Thanks for your answers so far. I'm digesting them and gathering information to see if the noise I'm seeing is a lot of records generating a few logs each or a few records generating a lot of logs each. Also, auditing my PTRs to see if this double-record thing is common but I'm only noticing it because the TTLs have started to mismatch. I'm leaning toward this being a non-issue that scavenging will address but I'd still like to understand where the differing TTLs come from


Here's an article from Microsoft that describes the dynamic DNS process with their DHCP server: http://technet.microsoft.com/en-us/library/cc787034(WS.10).aspx

The stock behaviour of W2K and up is for the client to request the DHCP server register the PTR record on behalf of the client, and the client registers the A record itself. The DHCP server can be made to register the A record and the PTR record (including for pre-Windows 2000 clients that can't make DDNS registrations themselves).

There is an optional setting to have the DHCP server delete the A and PTR records when a lease is discarded. If the lease hasn't time-out, though, the records won't be deleted.

You absolutely should be aging and scavenging your DDNS zones. If you're aging and scavenging, this will eventually "purge". If you're not, it won't.

This Microsoft support article explains how to set the TTL value for DNS resource records registered by DHCP servers (originally in a hotfix, now just built-in to the OS): http://support.microsoft.com/kb/322989

To alter the behaviour of client computers in DNS registrations, have a look in Group Policy in the DNS Client node under the Network subnode of the Administrative Templates node of the Computer Configuration. In there, you'll find that you can force the clients to register their PTR records, rather than having it done by the DHCP server (if you so desire), and you can set the TTL on records registered by clients.

I'm not sure why this would suddenly start occurring.
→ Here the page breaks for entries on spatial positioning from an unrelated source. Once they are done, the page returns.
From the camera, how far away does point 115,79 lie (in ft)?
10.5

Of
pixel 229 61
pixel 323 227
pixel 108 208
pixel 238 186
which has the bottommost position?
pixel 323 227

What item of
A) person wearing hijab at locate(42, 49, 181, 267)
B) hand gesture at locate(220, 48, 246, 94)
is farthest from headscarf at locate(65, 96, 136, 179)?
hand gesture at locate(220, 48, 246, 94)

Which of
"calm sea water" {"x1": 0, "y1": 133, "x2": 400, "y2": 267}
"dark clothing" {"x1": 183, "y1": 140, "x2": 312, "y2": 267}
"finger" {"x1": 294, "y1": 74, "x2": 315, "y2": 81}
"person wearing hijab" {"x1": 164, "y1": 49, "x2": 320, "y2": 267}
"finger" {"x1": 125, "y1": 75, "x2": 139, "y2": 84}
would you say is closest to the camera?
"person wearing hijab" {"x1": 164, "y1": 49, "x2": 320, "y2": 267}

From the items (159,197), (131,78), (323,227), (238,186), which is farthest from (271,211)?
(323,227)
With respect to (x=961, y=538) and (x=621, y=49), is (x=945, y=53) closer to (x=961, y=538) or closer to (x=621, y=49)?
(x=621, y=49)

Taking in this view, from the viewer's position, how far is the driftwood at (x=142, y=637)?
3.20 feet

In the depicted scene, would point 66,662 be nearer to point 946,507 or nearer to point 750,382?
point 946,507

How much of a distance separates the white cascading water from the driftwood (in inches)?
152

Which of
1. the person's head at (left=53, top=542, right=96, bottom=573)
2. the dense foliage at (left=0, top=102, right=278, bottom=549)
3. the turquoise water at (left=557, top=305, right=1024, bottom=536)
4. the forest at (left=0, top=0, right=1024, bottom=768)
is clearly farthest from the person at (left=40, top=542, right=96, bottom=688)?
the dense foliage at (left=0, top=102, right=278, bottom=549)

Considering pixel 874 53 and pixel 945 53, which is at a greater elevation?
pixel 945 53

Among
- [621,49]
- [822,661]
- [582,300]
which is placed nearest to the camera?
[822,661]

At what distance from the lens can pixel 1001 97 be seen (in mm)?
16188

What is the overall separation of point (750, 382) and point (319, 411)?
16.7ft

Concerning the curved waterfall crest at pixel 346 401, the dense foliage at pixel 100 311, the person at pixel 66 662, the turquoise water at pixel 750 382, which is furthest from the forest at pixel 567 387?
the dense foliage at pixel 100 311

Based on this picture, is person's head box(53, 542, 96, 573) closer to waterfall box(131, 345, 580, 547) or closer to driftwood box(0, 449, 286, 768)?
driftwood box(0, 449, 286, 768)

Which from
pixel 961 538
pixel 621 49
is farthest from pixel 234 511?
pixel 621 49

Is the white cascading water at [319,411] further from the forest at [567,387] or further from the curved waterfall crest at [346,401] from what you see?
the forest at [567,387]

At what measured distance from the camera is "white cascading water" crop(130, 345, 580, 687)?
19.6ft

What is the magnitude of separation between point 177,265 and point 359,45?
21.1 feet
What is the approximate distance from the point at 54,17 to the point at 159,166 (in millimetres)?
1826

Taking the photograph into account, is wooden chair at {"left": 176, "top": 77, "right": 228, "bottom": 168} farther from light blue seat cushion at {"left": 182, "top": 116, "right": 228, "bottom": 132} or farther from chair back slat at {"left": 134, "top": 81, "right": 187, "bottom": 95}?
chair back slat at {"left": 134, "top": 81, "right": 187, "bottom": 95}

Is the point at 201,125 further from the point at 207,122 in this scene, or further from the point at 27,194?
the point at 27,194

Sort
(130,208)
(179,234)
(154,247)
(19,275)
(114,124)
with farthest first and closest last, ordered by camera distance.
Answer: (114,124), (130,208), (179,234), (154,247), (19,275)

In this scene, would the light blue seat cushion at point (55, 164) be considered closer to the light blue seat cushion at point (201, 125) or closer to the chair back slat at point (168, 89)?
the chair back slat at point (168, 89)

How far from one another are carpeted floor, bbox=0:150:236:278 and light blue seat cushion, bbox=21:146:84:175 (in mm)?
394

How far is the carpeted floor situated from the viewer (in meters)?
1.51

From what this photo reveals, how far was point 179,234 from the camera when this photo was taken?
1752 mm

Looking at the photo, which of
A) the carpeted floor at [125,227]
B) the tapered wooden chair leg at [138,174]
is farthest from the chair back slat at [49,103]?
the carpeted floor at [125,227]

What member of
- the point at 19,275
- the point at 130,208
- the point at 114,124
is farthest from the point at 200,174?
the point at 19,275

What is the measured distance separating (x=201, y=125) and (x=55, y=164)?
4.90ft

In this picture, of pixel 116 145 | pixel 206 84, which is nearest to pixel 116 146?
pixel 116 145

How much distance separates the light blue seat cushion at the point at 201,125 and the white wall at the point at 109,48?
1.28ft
Some configuration had to change, but I'm at a loss as to tell you where. Start talking to your co-admins about any changes they might've made in the DHCP server configuration or in the group policy settings for clients' dynamic DNS behaviour.

I can't say I've seen the behaviour of multiple clients registering the same PTR record. That's odd. I'll have to defer to someone else on that. I will say that all of my reverse-zones are always AD integrated and require secure updates, but I don't know that that would have an effect on this.

In my experience, just having aging and scavenging turned on makes a world of difference in eliminating stale records. The default 7 day interval has worked well for me.


A quick and dirty way of cleaning this up - while you're in the process of doing it right by implementing scavenging - is to just delete all the records in your Windows reverse zone(s). The DNS server will automatically recreate them correctly for you as each client contacts it next time.

It's not a recommended thing to do as a general practice, and if you're doing this kinda thing regularly you'll need to revise how you manage your DNS, but it is good for cleaning up a messy reverse zone (worked for me).

If you're wary about this approach (and I'd advise that you should be) try deleting one or two and see how things behave.